His eyes were wide. “If the press get a whiff of this …”

“But they won’t, Crabbie, will they? Not until we’re ready.”

“No way, Sean. No way.”

“Good. Now here’s the slug. Get that up to the ballistics lab. And have that photocopy back here as quick as you can.”

Crabbie went off looking thoroughly unhappy.

When he was gone I took out my notebook and wrote: “Shot in the chest. Rape? Musical score. Nineteenth- century opera. Hand removed and kept for trophy? Second victim? Tortured? Informer? Something else made to look like murder of informer?”

I looked through the cafeteria window at the darkening sky.

The wind had picked up and it begun to rain. A harsh sea rain from the north east. The flowers in the well- kept hospital garden were getting a battering. I flipped a page of my notebook and sketched them: syringa wolfii, syringa persica — here under the great shadow of the railway embankment May was the month that bred lilacs out of the dead land.

Dr Cathcart sat down. She’d showered and changed into civvies. A tight, mustard-coloured jumper, black slacks and high heels. Her hair was a long cascading stream of black that fell ever so precisely over her right shoulder. She was the spit of the evil Samantha on Bewitched.

“Shall I be mother?” she asked, pouring the tea.

“If I can be the pervy uncle.”

She made the tea like a surgeon. Milk, then tea, then more milk and your bog-standard two sugars. In the long caesura an army helicopter flew low overhead.

“Do you have any more questions, Sergeant Duffy?”

“The semen in the victim’s rectum, is there any way we can use that to help identify the killer?” I wondered.
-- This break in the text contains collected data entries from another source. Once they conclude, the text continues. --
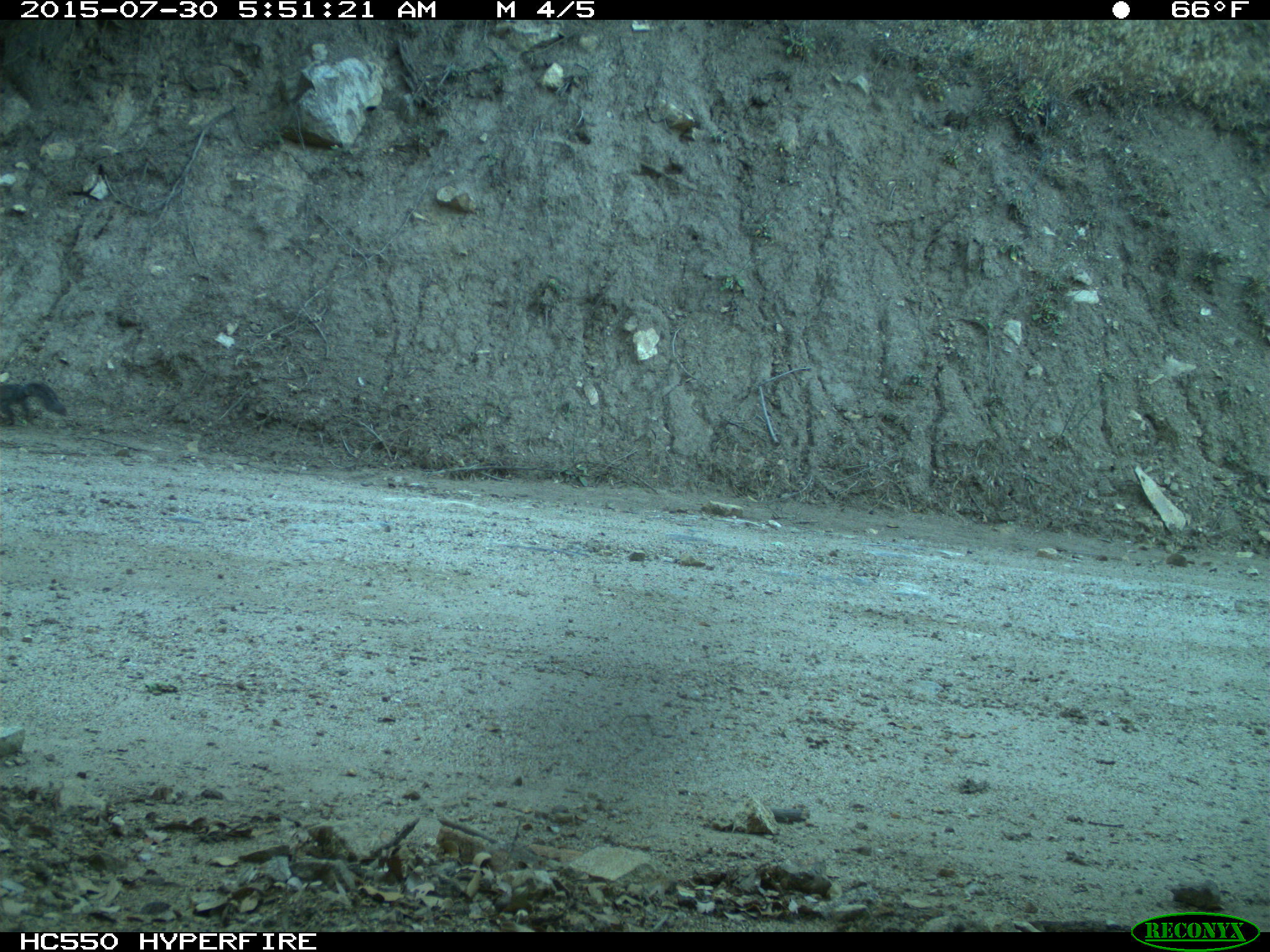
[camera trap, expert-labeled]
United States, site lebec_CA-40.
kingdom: Animalia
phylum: Chordata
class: Mammalia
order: Rodentia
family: Sciuridae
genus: Sciurus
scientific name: Sciurus carolinensis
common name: eastern gray squirrel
Sciurus carolinensis (eastern gray squirrel).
“It’s an interesting question. I have read a few papers about this. At the present moment, no, but perhaps in a few years they will be able to do DNA sequencing or something like that. I’ve frozen a sample just in case.”

I nodded. She was good.

We sipped our tea.

“Where’s the music?” she asked. “I thought we could figure it out together.”

“I gave it to McCrabban. It’s a nineteenth-century opera. Italian. Other than that I have no idea. He’s getting it photocopied, either that or he’s run off screaming to the Witchfinder General. Good lad, McCrabban, but he’s from Ballymena. Different world up there.”
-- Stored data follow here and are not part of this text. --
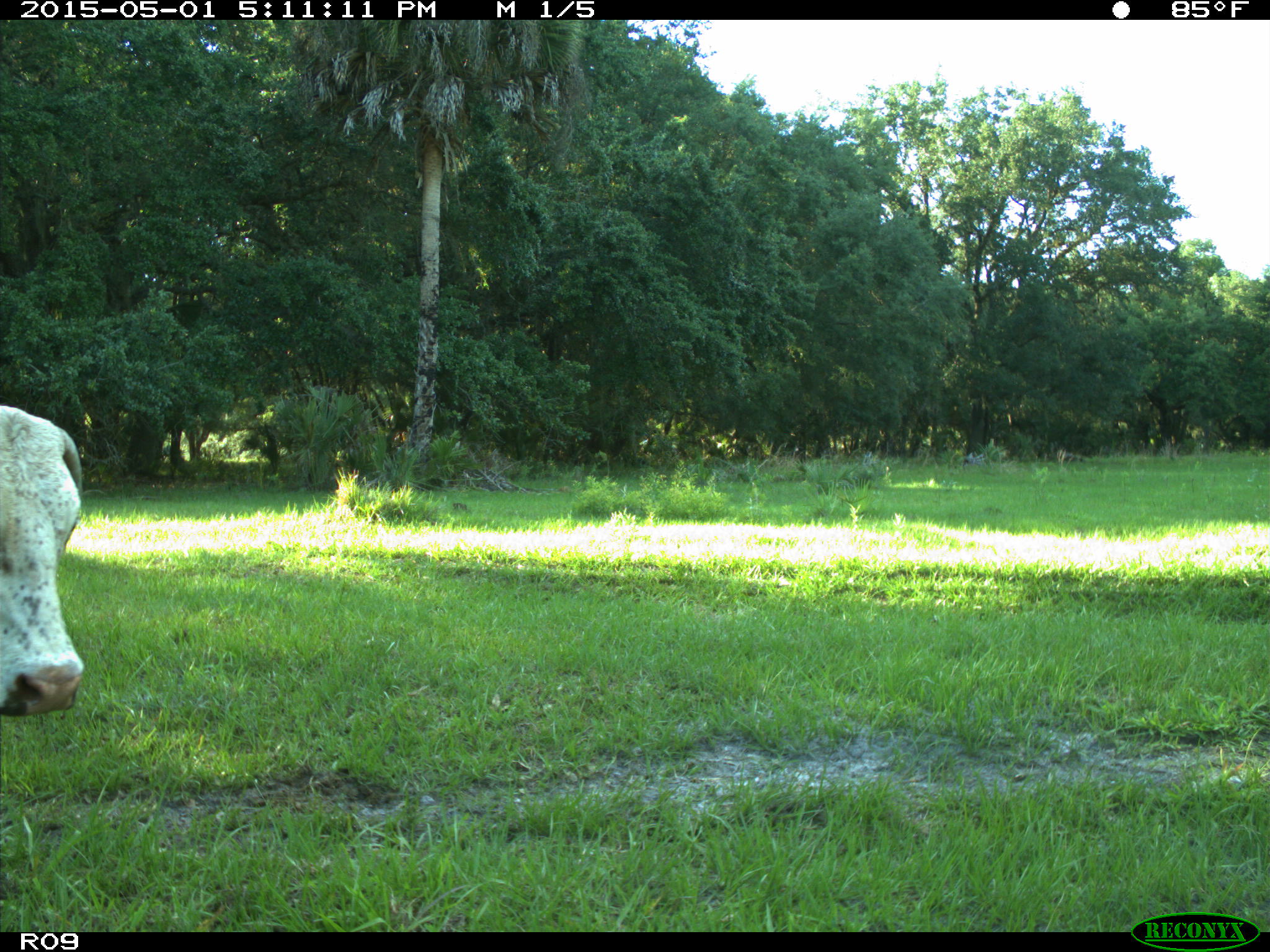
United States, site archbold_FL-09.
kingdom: Animalia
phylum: Chordata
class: Mammalia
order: Artiodactyla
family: Bovidae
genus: Bos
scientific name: Bos taurus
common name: domestic cow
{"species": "Bos taurus (domestic cow)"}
“And you’re not from up there, are you?”

“Geographically a little. Spiritually, no.”

We looked at one another.

“So what’s a nice girl like you doing in a place like this?”

“How do you know I’m a nice girl?”

“The Malone Road accent, the fact that you’re a doctor …”

“What’s your accent?”

“Cushendun.”

“Cushendun? Oh, that’s way up there, isn’t it? What primary school did you go to?”

“Our Lady, Star of the Sea.”

And just like that she had established that I was a Catholic. Of course I’d known she was a Catholic from the get-go because of the cross around her neck.

She took another sip of her tea and added a decadent third cube of sugar.

“No, seriously, you could be earning a fortune over the water,” I said.

“Does it always have to be about money?”

“What should it be about?”

She nodded and tied back her hair. “My parents are here and my dad’s not very well.”

“I’m sorry to hear that.”

“It’s his heart. It’s not fatal. Not immediately fatal. And both my little sisters are still here. What about you? Brothers, sisters?”

“Only child. Parents still up in Cushendun.”

“Only child?” she asked incredulously. She obviously thought that all country Catholics had twelve children each. The only possible explanation was that something terrible had happened to my mother. She gave me a pitying look that I found adorable.